*** Begin section ***

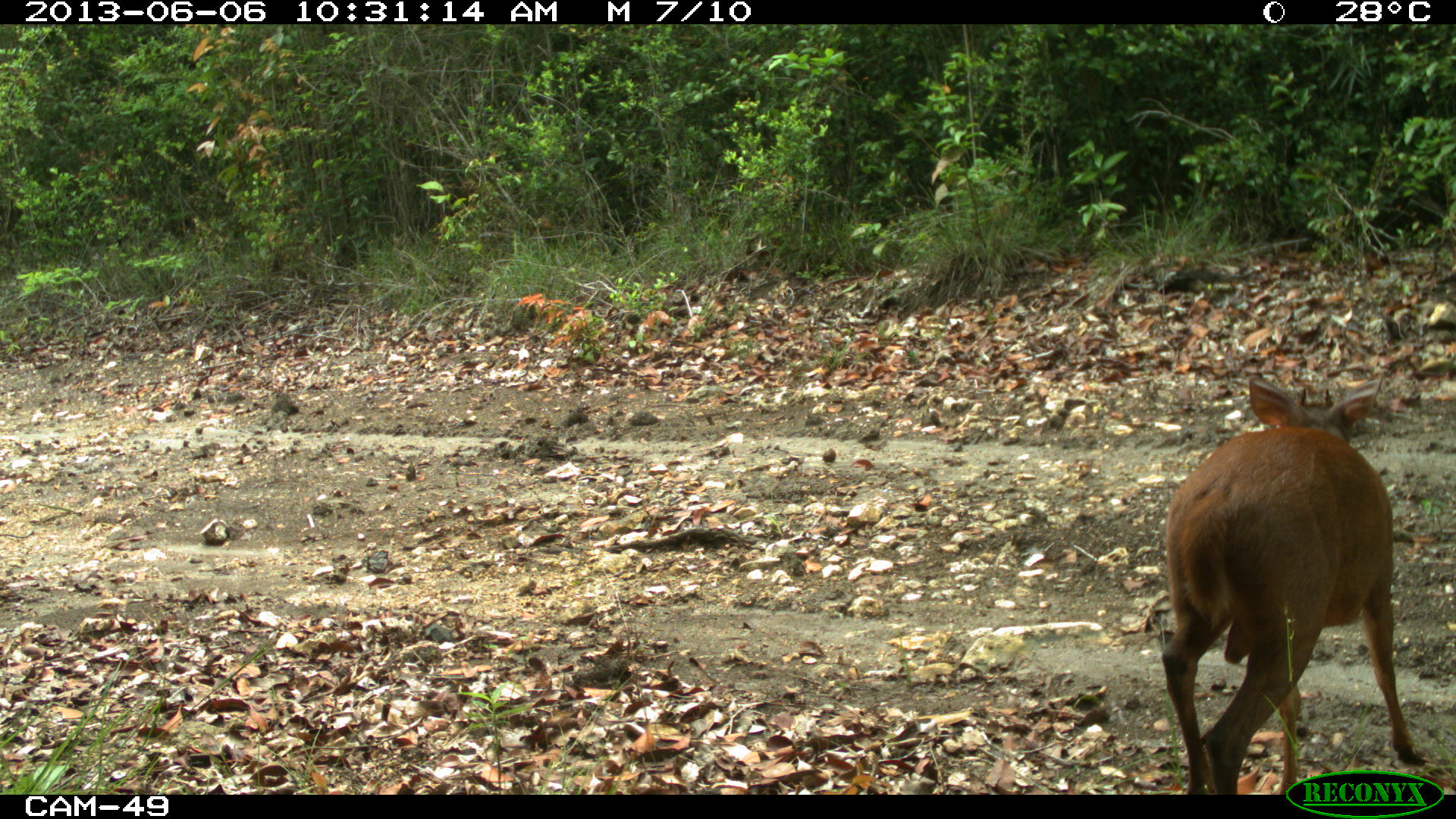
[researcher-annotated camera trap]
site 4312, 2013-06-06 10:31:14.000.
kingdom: Animalia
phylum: Chordata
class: Mammalia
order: Artiodactyla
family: Cervidae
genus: Mazama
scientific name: Mazama temama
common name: central american red brocket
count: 1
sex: male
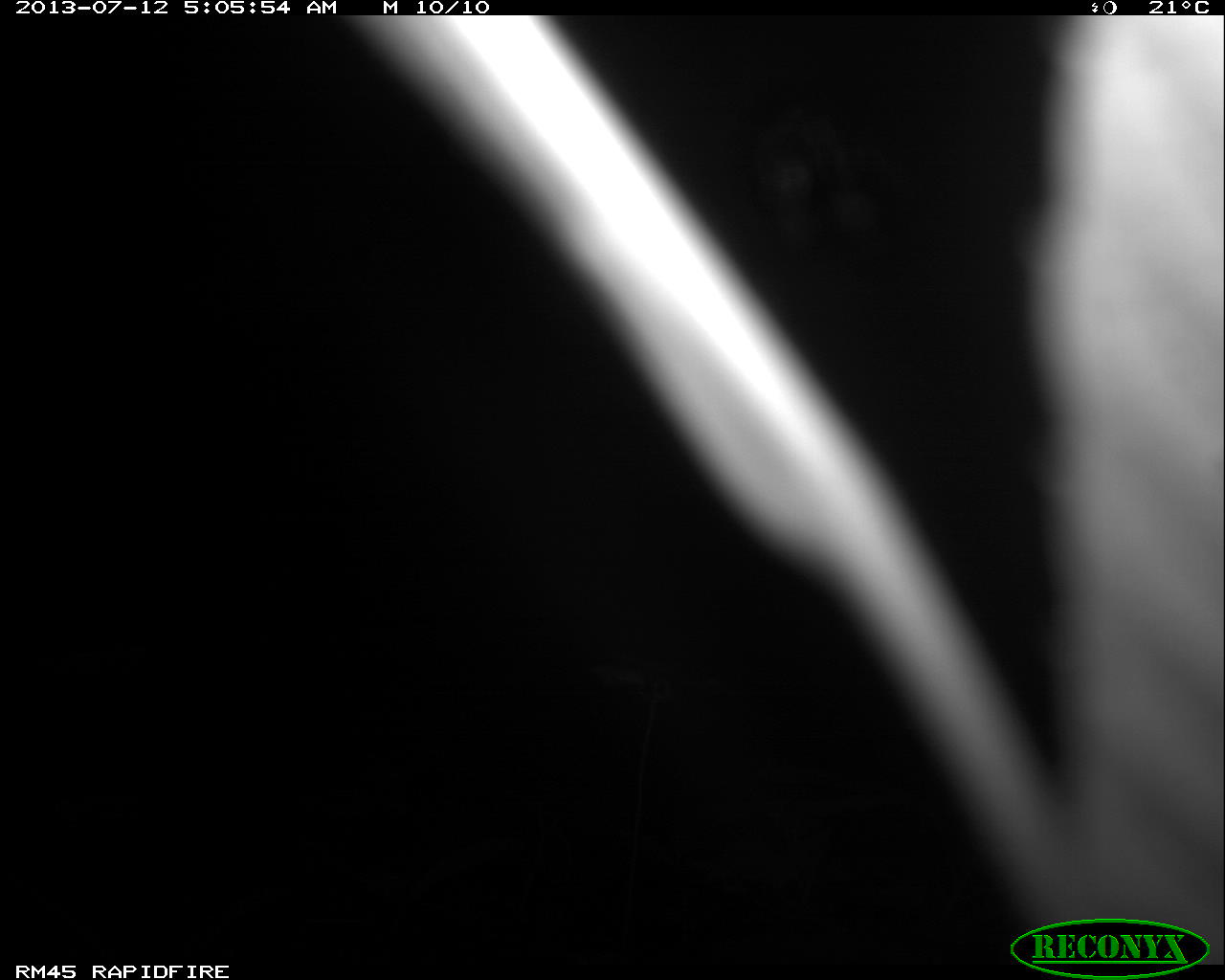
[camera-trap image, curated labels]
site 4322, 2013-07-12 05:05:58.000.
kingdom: Animalia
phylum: Chordata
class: Mammalia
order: Carnivora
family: Felidae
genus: Leopardus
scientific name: Leopardus pardalis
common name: ocelot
Leopardus pardalis (ocelot), count 1, sex male.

*** End section ***

● **WHAT THIS TASK INVOLVES**: From the first record to the last, print everything again exactly, without pictures.

● **SOLUTION FOR THIS TASK**:
[researcher-annotated camera trap]
site 4312, 2013-06-06 10:31:14.000.
kingdom: Animalia
phylum: Chordata
class: Mammalia
order: Artiodactyla
family: Cervidae
genus: Mazama
scientific name: Mazama temama
common name: central american red brocket
count: 1
sex: male
[camera-trap image, curated labels]
site 4322, 2013-07-12 05:05:58.000.
kingdom: Animalia
phylum: Chordata
class: Mammalia
order: Carnivora
family: Felidae
genus: Leopardus
scientific name: Leopardus pardalis
common name: ocelot
Leopardus pardalis (ocelot), count 1, sex male.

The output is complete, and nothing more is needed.